* [EXERCISE REQUIREMENTS]
Pick out every line of the items below that contains the string "fence", treating uppercase and lowercase letters as distinct.

-------------------------

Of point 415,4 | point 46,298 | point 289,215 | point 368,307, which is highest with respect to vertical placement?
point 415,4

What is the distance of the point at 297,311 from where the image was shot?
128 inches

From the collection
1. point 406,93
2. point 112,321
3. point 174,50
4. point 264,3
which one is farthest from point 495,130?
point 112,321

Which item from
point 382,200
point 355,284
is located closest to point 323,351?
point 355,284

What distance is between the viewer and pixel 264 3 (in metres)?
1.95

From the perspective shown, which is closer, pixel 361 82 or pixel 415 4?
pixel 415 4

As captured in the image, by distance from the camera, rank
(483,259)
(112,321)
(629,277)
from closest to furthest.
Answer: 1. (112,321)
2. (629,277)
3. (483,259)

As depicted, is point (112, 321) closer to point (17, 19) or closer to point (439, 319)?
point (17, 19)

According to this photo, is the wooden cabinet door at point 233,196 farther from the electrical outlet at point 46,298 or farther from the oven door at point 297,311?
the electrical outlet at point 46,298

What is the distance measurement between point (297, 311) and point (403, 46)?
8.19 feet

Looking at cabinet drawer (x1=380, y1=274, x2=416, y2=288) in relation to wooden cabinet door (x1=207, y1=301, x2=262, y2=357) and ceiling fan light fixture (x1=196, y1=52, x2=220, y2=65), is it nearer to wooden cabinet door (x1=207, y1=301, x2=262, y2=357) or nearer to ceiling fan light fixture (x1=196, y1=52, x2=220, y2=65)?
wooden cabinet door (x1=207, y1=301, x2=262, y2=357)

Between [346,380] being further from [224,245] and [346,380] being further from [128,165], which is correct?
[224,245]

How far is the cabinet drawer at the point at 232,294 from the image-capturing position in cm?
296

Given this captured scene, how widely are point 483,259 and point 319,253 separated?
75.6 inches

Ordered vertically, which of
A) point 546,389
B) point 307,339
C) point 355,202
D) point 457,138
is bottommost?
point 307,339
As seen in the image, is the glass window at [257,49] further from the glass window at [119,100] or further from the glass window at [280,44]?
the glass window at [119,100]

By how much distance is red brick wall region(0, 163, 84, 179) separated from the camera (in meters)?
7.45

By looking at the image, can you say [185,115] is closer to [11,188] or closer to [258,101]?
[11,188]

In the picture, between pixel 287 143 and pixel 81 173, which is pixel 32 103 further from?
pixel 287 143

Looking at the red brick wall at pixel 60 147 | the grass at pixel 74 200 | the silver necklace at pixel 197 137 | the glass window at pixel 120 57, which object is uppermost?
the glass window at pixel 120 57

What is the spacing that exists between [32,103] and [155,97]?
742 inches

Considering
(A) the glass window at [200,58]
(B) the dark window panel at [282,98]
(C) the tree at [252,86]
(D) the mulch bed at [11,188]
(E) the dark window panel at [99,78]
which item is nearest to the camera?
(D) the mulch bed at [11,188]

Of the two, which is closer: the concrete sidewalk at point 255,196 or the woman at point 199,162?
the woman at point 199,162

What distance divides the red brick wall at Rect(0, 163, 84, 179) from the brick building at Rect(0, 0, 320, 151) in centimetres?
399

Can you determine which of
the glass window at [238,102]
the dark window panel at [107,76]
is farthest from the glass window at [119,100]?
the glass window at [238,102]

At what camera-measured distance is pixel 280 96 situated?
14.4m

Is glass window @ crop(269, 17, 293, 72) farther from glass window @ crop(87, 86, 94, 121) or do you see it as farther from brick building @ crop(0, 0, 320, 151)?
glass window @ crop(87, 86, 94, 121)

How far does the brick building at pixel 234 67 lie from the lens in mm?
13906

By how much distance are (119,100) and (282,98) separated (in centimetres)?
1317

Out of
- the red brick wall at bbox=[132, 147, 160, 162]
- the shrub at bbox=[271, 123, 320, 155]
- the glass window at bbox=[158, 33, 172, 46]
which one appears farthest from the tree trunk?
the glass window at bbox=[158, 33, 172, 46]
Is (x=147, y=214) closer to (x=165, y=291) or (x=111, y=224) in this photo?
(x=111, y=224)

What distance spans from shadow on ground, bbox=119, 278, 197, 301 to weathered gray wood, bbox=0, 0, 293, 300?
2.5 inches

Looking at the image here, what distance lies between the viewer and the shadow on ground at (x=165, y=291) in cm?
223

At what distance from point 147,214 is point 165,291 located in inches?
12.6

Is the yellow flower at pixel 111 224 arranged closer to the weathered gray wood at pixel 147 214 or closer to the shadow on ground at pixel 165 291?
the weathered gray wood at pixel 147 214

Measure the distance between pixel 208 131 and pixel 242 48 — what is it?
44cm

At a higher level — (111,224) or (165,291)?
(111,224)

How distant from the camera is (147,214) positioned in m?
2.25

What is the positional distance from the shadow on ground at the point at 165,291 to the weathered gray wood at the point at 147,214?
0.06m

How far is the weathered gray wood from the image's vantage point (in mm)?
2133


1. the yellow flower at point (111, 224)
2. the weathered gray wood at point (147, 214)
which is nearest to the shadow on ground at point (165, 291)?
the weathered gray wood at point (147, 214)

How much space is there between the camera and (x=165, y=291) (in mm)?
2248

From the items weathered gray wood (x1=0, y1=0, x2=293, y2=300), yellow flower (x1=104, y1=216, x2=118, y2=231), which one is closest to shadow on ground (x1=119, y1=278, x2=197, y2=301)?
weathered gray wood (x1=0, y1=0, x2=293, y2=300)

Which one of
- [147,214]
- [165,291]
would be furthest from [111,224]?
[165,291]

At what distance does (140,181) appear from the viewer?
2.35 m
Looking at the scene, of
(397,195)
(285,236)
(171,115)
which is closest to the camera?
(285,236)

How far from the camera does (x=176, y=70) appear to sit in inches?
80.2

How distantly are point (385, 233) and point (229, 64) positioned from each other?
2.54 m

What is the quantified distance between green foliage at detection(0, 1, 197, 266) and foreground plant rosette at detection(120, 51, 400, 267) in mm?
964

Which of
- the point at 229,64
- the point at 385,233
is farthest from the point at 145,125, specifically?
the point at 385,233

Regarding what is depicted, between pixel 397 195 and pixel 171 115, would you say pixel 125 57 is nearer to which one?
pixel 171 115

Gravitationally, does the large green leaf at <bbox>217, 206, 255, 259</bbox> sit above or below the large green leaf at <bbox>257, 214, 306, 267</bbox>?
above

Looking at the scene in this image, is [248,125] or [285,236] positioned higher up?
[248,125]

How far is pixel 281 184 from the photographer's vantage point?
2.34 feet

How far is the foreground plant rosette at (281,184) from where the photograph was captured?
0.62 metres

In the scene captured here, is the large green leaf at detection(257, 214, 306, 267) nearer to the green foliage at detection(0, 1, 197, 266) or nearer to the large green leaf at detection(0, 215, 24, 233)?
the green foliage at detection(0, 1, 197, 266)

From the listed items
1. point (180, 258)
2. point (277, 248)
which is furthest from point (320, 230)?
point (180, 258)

-------------------------

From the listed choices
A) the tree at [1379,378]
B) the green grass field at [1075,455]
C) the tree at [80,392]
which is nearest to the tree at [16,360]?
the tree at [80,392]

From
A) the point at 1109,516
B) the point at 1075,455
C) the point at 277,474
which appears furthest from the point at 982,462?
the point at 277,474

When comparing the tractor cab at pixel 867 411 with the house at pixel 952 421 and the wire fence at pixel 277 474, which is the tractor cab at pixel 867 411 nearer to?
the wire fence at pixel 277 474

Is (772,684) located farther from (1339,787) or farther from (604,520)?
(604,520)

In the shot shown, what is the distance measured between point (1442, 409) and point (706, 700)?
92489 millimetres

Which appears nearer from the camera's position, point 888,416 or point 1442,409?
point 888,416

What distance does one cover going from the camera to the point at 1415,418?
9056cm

-------------------------

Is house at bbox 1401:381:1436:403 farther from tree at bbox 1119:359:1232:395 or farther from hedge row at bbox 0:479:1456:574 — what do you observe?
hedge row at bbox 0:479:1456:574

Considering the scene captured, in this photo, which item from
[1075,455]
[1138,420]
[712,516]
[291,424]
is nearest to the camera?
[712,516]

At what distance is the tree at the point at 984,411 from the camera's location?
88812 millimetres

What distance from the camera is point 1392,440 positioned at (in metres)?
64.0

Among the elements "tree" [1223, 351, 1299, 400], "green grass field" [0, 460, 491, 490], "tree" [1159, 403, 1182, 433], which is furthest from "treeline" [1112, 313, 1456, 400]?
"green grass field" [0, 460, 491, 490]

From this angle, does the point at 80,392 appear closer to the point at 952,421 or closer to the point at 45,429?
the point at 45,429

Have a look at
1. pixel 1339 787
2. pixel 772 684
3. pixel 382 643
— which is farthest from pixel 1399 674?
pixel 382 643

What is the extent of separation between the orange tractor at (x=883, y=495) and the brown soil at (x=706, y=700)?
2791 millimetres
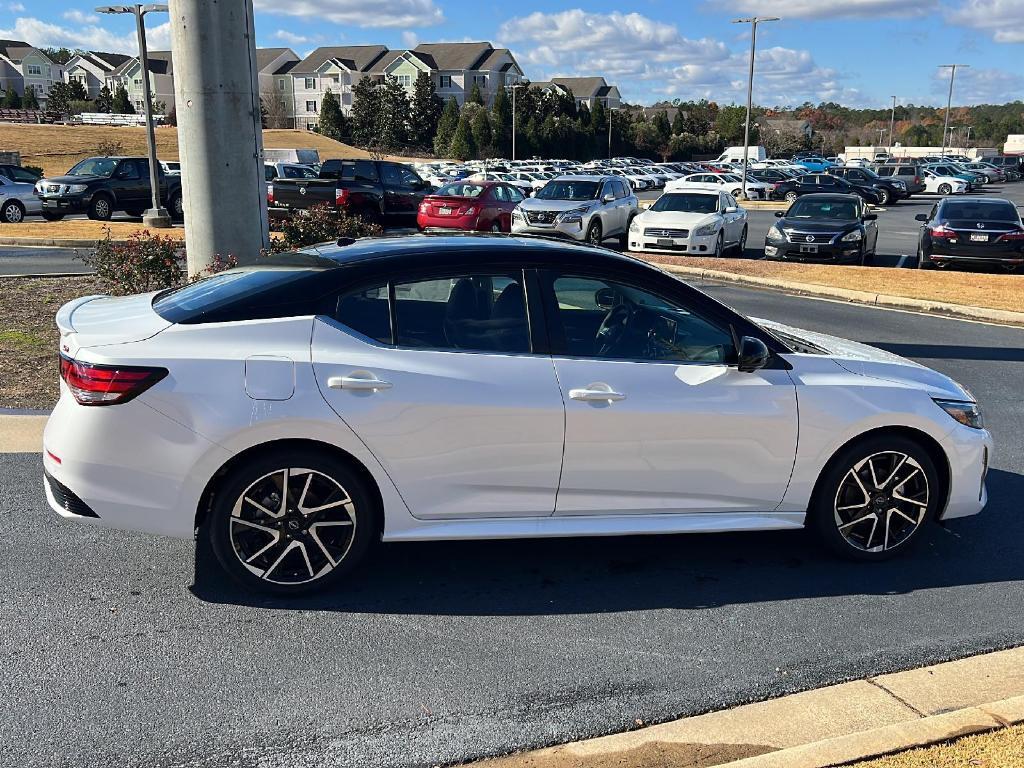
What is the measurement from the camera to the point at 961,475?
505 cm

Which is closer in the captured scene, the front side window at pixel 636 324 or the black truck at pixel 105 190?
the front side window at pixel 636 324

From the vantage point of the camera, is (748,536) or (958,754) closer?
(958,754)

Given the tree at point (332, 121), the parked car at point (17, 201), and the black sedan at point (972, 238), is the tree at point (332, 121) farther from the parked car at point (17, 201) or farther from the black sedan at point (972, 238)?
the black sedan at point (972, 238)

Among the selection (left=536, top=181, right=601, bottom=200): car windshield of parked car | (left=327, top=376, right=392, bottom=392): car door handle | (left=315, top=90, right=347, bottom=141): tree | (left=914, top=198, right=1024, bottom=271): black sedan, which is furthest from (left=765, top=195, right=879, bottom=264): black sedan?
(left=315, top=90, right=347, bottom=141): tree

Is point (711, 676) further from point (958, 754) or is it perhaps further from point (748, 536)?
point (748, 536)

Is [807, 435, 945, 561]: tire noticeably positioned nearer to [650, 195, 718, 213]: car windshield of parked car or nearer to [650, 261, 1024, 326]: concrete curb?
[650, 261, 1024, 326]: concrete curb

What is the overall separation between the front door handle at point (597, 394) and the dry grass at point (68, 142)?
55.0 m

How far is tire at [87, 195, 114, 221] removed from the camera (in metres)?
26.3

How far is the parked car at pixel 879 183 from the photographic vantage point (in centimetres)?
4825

-------------------------

* [IN RESPONSE]
When comparing the tractor cab at pixel 867 411 with the house at pixel 952 421 and the wire fence at pixel 277 474, which is the tractor cab at pixel 867 411 nearer to?
the wire fence at pixel 277 474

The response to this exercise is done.